1 . A molecule comprising an E3 ligase component and a target protein binding moiety.

2. The molecule of claim 1 , wherein the E3 ligase component recruits the ubiquitin loaded E2 conjugating enzyme.

3. The molecule of claim 1 or 2, wherein the target protein binding moiety binds a protein to be degraded.

4. The molecule of any preceding claims, wherein the E3 ligase component comprises a U-box sequence.

5. The molecule of any preceding claim, wherein the E3 ligase component is the RING domain of a SUMO-targeted ubiquitin ligase

6. The molecule of any preceding claim, wherein the E3 ligase component is the RING domain of ubiquitin E3 ligase RNF4.

7. The molecule of any preceding claim, wherein the E3 ligase component comprises a sequence of any one of SEQ ID NOS: 1 -29, or a RING domain or U-box fragment thereof.

8. The molecule of claim 7, wherein a RING domain or U-box fragment recruits the ubiquitin loaded E2 conjugating enzyme.

9. The molecule of any preceding claim, wherein the target protein binding moiety is a nanobody

10. The molecule of claim 9, wherein the nanobody has specificity or affinity for, or binds to, a protein to be degraded.

11. The molecule of claim 10, wherein the protein to be degraded is an intracellular protein.

12. The molecule of any one of claims 10 or 11 wherein the protein is degraded by the ubiquitin-proteasome system.

13. The molecule of claim 9, wherein the nanobody is a bispecific nanobody.

14. The molecule of claim 13, wherein the bi-specific nanobody has specificity or affinity for, or binds to, an extracellular protein and an intracellular protein.

15. The molecule of any preceding claim, wherein the molecule is a fusion construct.

16. The molecule of any preceding claims, wherein the molecule further comprises a nuclear localisation signal.

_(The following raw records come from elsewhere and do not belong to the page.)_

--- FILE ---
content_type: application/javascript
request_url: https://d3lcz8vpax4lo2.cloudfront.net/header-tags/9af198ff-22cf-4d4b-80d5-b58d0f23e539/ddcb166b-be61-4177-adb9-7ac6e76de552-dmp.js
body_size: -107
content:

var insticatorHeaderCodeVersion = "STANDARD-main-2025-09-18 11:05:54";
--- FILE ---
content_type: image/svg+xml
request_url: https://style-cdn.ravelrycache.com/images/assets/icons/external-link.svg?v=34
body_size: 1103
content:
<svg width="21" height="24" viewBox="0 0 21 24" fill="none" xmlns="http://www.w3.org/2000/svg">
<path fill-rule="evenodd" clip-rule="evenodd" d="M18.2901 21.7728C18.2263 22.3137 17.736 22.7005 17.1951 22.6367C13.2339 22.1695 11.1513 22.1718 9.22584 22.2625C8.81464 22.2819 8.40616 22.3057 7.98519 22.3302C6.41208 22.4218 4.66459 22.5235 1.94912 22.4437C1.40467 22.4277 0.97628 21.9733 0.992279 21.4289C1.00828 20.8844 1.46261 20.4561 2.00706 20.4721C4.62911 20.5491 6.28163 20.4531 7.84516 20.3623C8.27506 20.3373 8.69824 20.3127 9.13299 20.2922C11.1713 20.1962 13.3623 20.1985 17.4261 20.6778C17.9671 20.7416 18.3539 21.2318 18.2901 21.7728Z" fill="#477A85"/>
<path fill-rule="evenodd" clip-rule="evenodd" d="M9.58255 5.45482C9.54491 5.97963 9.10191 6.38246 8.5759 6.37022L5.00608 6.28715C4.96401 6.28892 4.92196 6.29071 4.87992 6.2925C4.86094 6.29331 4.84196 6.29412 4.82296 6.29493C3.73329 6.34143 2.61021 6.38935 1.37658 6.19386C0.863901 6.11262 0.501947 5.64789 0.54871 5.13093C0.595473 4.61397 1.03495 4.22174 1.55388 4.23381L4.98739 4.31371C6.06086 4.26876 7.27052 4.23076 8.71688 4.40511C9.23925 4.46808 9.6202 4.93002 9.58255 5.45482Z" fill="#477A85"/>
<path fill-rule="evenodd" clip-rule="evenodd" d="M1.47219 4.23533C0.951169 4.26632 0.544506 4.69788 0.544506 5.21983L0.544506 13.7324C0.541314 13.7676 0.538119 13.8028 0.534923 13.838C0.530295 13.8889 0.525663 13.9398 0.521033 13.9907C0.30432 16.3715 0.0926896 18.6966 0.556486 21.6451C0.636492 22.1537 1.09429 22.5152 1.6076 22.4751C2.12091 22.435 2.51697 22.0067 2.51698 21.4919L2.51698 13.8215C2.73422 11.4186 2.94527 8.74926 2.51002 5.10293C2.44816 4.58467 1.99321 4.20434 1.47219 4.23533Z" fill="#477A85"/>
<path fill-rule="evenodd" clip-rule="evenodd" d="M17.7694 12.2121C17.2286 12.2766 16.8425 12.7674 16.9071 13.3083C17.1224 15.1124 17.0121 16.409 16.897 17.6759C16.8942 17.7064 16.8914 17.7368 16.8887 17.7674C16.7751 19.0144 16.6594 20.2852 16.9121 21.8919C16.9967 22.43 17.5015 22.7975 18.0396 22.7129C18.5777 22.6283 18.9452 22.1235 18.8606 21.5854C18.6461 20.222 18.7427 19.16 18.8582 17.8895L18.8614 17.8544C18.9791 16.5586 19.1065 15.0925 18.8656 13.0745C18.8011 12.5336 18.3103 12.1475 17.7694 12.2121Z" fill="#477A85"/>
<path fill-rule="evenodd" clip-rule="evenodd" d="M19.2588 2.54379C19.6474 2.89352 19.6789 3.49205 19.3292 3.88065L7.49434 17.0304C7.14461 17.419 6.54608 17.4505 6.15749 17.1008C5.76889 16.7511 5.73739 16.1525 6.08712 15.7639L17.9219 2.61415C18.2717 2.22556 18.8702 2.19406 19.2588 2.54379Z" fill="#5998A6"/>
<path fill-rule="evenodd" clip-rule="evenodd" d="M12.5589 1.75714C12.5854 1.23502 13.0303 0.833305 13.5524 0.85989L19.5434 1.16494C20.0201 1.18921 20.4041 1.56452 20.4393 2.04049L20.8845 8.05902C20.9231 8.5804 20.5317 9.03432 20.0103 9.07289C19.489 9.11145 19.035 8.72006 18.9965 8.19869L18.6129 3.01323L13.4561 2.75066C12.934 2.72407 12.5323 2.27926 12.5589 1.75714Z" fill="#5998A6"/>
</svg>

17. Use of the molecule of any preceding claim for degrading a protein.

18. The molecule of any preceding claim for use in medicine or for use as a medicament

19. The molecule of any preceding claim for use in treating cancer.

20. The molecule of any preceding claim for use in treating a neurodegenerative disorder.

21. A method of degrading a protein, said method comprising contacting a protein to be degraded with a molecule of any one of claims 1 -16.

22. A method of degrading a cellular protein, said method comprising contacting a cell expressing the protein to be degraded with a molecule of any one of claims 1-16.

23. A cell comprising a molecule of any one of claims 1-16.

24. A nucleic acid encoding a molecule of any one of claims 1 -16.

25. A vector comprising a nucleic acid of claim 24.